Presented By O’Reilly and Cloudera
Make Data Work
September 11, 2018: Training & Tutorials
September 12–13, 2018: Keynotes & Sessions
New York, NY

Circuit breakers to safeguard for garbage in, garbage out

5:25pm–6:05pm Wednesday, 09/12/2018
Secondary topics:  Data Integration and Data Pipelines, Financial Services

Who is this presentation for?

  • DevOps engineers, big data engineers, and data architects

Prerequisite knowledge

  • A basic understanding of big data technologies and data pipelines

What you'll learn

  • Explore a circuit breaker pattern for building checks in your data pipeline to ensure reliable insights are generated for data analysts and data scientists


Do your analysts always trust the insights generated by your data platform? Faced with an unexpected insight, does your analyst team spend time verifying data quality, ETL correctness, and job dependencies? As financial use cases increasingly combine social feeds, these verifications are extremely complex and nonscalable given the volume, velocity, and variety. Circuit breaker is a common design pattern used by software developers to ensure graceful handling of errors in a service-oriented architecture. Taking inspiration from this pattern, Sandeep Uttamchandani outlines a circuit breaker pattern developed for data pipelines that detects and corrects problems and ensures always reliable insights.

The process of converting data into insights involves a multistage pipeline with ingestion, cleansing, transformations, and analytical operations. Each stage implements a circuit breaker that continuously analyzes metrics and correctness rules. If any of these are violated, the circuit is broken, and processing does not progress to the next stage in the pipeline. The checks are a collection of runtime analysis for data quality, job health, and operational error logs from the analytical engines and data stores. The checks are implemented as a combination of domain-knowledge rules and machine learning for anomaly detection. Depending on the type of error, the circuit breaker framework attempts to either repair and reschedule the jobs or cancels the job with a user notification. Sandeep explains how this pattern was developed and how it is applied.
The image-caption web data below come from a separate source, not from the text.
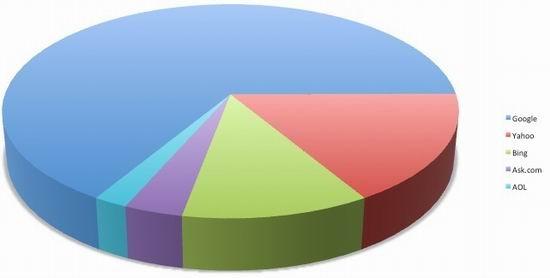 2010年10月搜索引擎占有率报告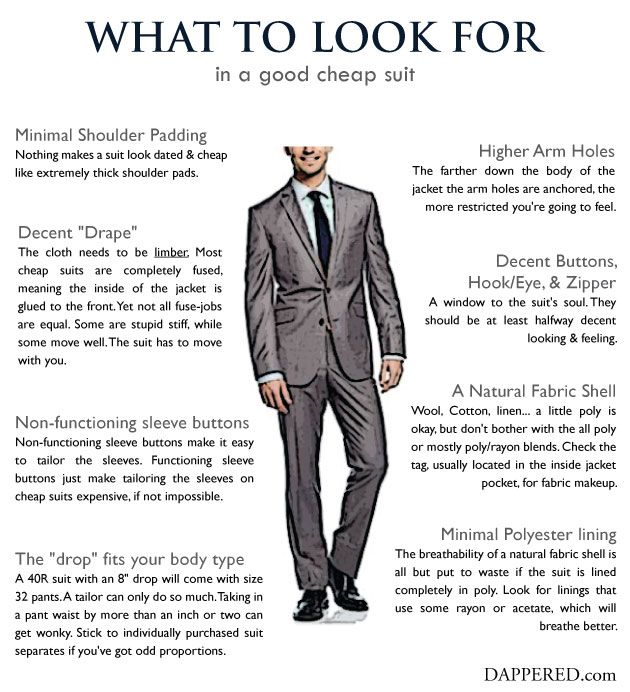 What to look for in a Good, Cheap Suit (via @Dappered)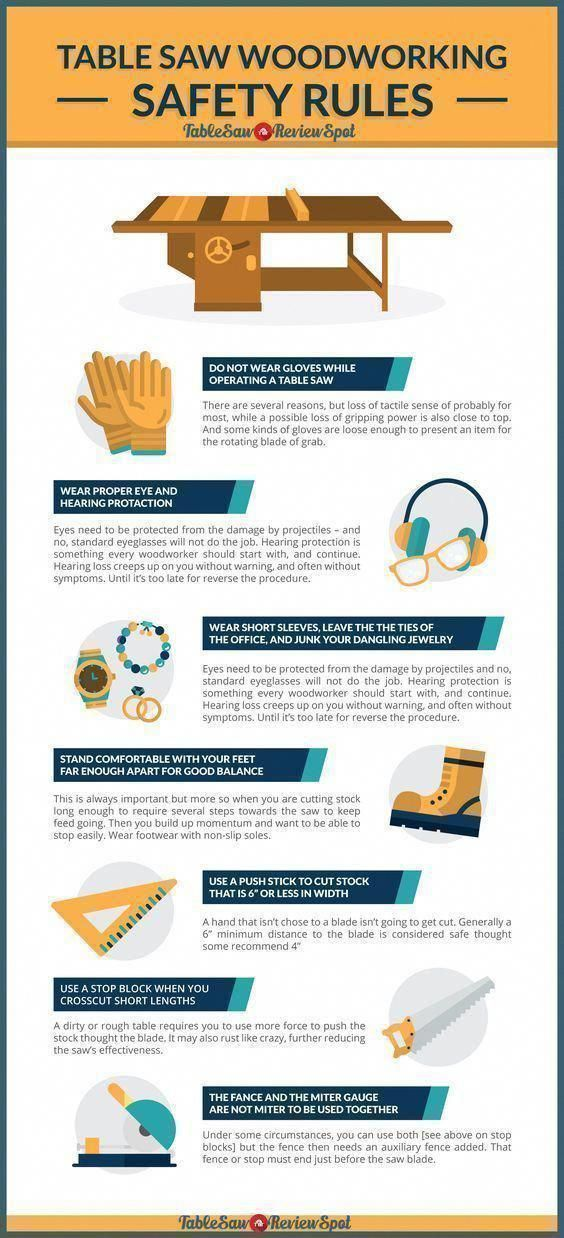 Table Saw Woodworking Safety Rules Infographic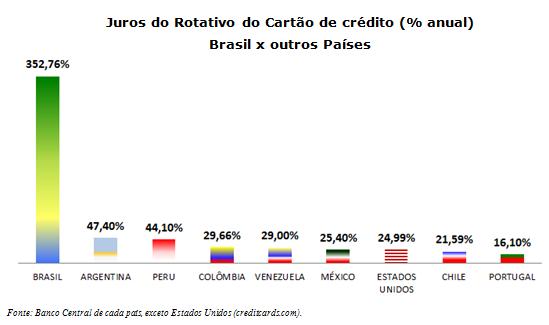 0f120ac183 Brasileiro paga os maiores juros do mundo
Photo of Sandeep Uttamchandani

Sandeep Uttamchandani


Sandeep Uttamchandani is a chief data architect at Intuit, where he leads the cloud transformation of the big data analytics, ML, and transactional platform used by 4M+ small business users for financial accounting, payroll, and billions of dollars in daily payments. Previously, Sandeep was cofounder and CEO of a machine learning startup focused on ML for managing enterprise systems and played various engineering roles at VMware and IBM. His experience uniquely combines building enterprise data products and operational expertise in managing petabyte-scale data and analytics platforms in production. He’s received several excellence awards, over 40 issued patents , and 25 publications in key systems conferences such as the International Conference on Very Large Data Bases (VLDB), Special Interest Group on Management of Data (SIGMOD), Conference on Innovative Data Systems Research (CIDR), and USENIX. He’s a regular speaker at academic institutions, guest lectures for university courses, and conducts conference tutorials for data engineers and scientists, as well as advising PhD students and startups, serving as program committee member for systems and data conferences, and was an associate editor for ACM Transactions on Storage. He holds a PhD in computer science from the University of Illinois Urbana-Champaign.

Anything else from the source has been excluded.